STATED EXERCISE
Please count the lines in the entries below that contain the string "floor", with case taken into account, and give only that number.
##### DATA LISTING #####
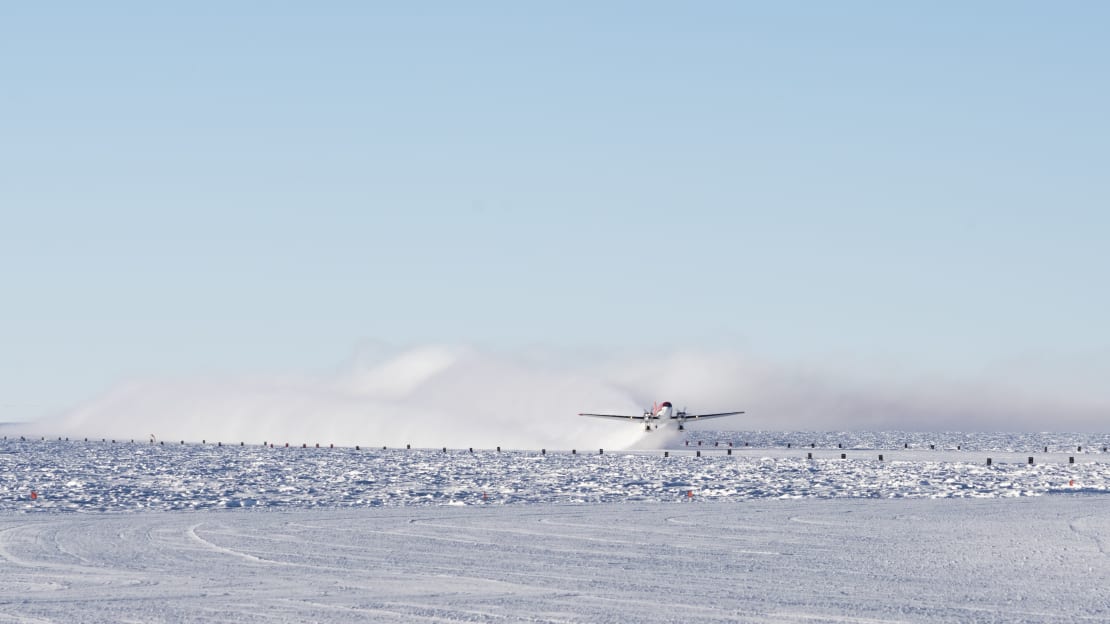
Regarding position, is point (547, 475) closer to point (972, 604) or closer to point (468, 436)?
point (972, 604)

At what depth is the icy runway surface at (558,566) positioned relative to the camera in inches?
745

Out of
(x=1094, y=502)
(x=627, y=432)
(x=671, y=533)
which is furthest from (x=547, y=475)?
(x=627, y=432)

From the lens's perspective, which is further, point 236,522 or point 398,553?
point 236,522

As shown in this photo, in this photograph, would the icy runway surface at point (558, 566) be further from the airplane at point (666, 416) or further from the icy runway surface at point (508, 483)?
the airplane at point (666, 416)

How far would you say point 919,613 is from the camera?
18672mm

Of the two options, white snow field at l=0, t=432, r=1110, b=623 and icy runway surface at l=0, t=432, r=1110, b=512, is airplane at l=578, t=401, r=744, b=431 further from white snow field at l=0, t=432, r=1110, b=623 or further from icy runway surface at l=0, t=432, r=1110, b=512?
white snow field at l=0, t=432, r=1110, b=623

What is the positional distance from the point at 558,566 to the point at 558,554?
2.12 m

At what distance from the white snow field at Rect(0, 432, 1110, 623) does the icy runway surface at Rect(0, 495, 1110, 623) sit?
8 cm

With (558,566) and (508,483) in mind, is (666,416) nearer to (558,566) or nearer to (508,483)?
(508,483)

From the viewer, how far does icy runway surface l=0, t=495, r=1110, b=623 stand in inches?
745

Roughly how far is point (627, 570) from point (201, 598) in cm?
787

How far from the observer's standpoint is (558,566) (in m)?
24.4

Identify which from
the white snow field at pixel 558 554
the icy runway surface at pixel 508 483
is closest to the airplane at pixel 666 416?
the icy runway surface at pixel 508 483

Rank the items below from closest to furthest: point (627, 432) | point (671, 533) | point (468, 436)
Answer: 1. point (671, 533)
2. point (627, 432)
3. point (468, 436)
#####
##### DATA LISTING #####
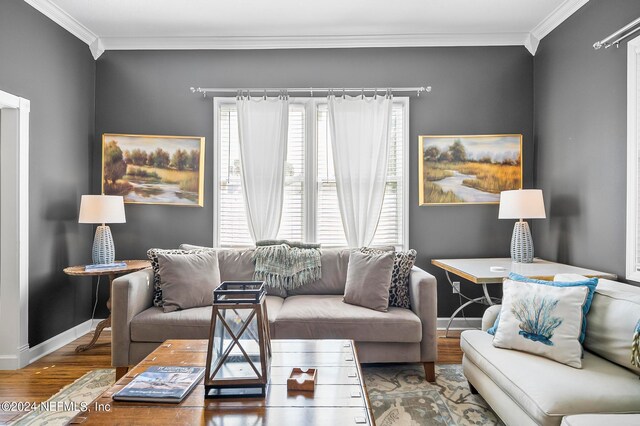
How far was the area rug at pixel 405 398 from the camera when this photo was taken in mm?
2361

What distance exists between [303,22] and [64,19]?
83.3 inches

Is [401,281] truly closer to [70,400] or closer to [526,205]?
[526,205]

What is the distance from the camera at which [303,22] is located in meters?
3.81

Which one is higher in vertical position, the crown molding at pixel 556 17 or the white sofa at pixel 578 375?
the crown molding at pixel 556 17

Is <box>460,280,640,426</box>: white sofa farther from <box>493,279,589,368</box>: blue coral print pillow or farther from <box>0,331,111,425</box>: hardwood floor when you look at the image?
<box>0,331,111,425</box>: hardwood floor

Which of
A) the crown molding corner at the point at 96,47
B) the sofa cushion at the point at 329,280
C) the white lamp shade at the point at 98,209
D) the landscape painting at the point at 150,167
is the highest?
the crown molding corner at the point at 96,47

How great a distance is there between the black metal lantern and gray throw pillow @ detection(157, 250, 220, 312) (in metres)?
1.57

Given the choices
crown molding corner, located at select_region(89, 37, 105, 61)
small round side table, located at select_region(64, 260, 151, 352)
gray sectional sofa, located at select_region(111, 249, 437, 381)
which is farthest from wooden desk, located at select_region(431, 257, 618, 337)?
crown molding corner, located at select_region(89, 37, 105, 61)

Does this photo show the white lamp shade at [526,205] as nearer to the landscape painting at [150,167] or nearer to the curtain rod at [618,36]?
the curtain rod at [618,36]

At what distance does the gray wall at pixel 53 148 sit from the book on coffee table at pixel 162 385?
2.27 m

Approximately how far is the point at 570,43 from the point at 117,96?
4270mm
#####
RESPONSE TO THIS EXERCISE
2